Wednesday, 16 May 2012

Prosecutions and the LRA

The detention of Major General Caesar Acellam, apparently the fourth-senior commander in the Lord's Resistance Army, is major news. It's prompted Radkhika Coomaraswamy, the Special Representative of the Secretary General on Children and Armed Conflict, to urge a prosecution. This is understandable: the LRA is a pretty terrible organization, and Acellam is no doubt responsible for some pretty terrible crimes, despite the fact that he is apparently not among those indicted by the ICC. However, the government of Uganda has also announced that Acellam is eligible to apply for amnesty. This would make him the most senior LRA official to be granted amnesty.

How would amnesty affect the ending of the conflict, the capture of Joseph Kony, and the dismantling of the LRA? Coomaraswamy argues that "The arrest and subsequent prosecution of Acellam would send a strong message to the LRA leadership that they will be held accountable for their actions." This is probably true. But to what end? Is it likely, for example, to induce them to commit fewer crimes in the meantime, for example? I find this unlikely, if only because if they do face prosecution for the crimes they've already committed--28 counts of crimes against humanity and 54 counts of war crimes between the four senior LRA commanders under ICC indictment--they face little hope of lighter sentences down the road. Interestingly, the one group that I could see this signal affecting in the way that Coomaraswamy intends is precisely not the senior LRA leadership, but lower-ranking officers not presently under indictment. 

Defense Minister Crispus Kiyonga has signalled that whether Acellam was captured or gave himself up will be an important consideration. As they should. Acellam was apparently taken with his wife, daughter and a helper, a rifle and eight rounds, separated from the rest of the LRA. He may have split from the remainder over a dispute. In addition, he has long been on a list of potential defectors after falling out with Kony over making peace with Kampala--though Ugandan officials apparently deny that they'd been in talks with Acellam over his defection. But even in the scenario in which he had not intended to defect, but merely to hide, means that prosecuting Acellam sends a signal to remaining senior LRA personnel that they need to stay with the group, which has for so long successfully evaded capture. Deserting the LRA becomes less of an option. 

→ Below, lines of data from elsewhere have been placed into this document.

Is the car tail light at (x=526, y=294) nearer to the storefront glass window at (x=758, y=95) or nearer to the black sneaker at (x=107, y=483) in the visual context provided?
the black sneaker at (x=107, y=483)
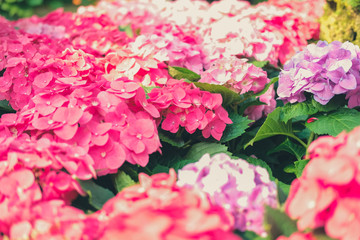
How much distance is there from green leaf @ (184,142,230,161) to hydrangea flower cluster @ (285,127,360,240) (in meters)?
0.80

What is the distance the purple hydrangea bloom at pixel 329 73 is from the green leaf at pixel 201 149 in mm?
457

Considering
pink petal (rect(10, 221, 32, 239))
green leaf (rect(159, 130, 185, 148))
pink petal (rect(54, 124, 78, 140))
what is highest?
pink petal (rect(54, 124, 78, 140))

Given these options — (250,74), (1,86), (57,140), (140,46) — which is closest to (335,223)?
(57,140)

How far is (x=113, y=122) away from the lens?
1.57 m

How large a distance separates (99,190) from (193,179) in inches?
14.8

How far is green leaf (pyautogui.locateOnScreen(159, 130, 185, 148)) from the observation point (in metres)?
1.86

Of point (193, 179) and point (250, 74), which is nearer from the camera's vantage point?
point (193, 179)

Here, we might be seeing an instance of a more general problem: the inability to make a credible commitment may keep wars running longer than they need to. It's not obvious that amnesty is an automatic solution to this difficulty. It's associated with greater postwar instability and a higher likelihood of resumption of civil war, for example; exile seems to work more effectively.

The very difficulty of tracking down Kony suggests another reason to consider amnesty: plea bargaining. Malcolm Webb argues that intelligence from defectors and captured LRA members has proven more effective than electronic surveillance or other high-tech methods, and that Acellam could prove to be an invaluable resource--if he talks. Amnesty may give him reason to do so.

Ultimately, then, Defense Minister Kiyonga's stated approach--"Let's wait. We assess each (amnesty) case on its merit. We are waiting for him to arrive and then we will take a cool-headed decision"--seems about right to me. Too much is unknown, and I find Coomaraswamy to be rushing to a recommendation.

One way or another, I don't think that my arguments, or Coomaraswamy's, or those of any other commentator deserve more consideration than the opinions of the people of northern Uganda. There are enough outside agendas at work in the LRA conflict that it's problematic for anyone to claim the final word. But there is a pretty strong case, here, for keeping amnesty on the table.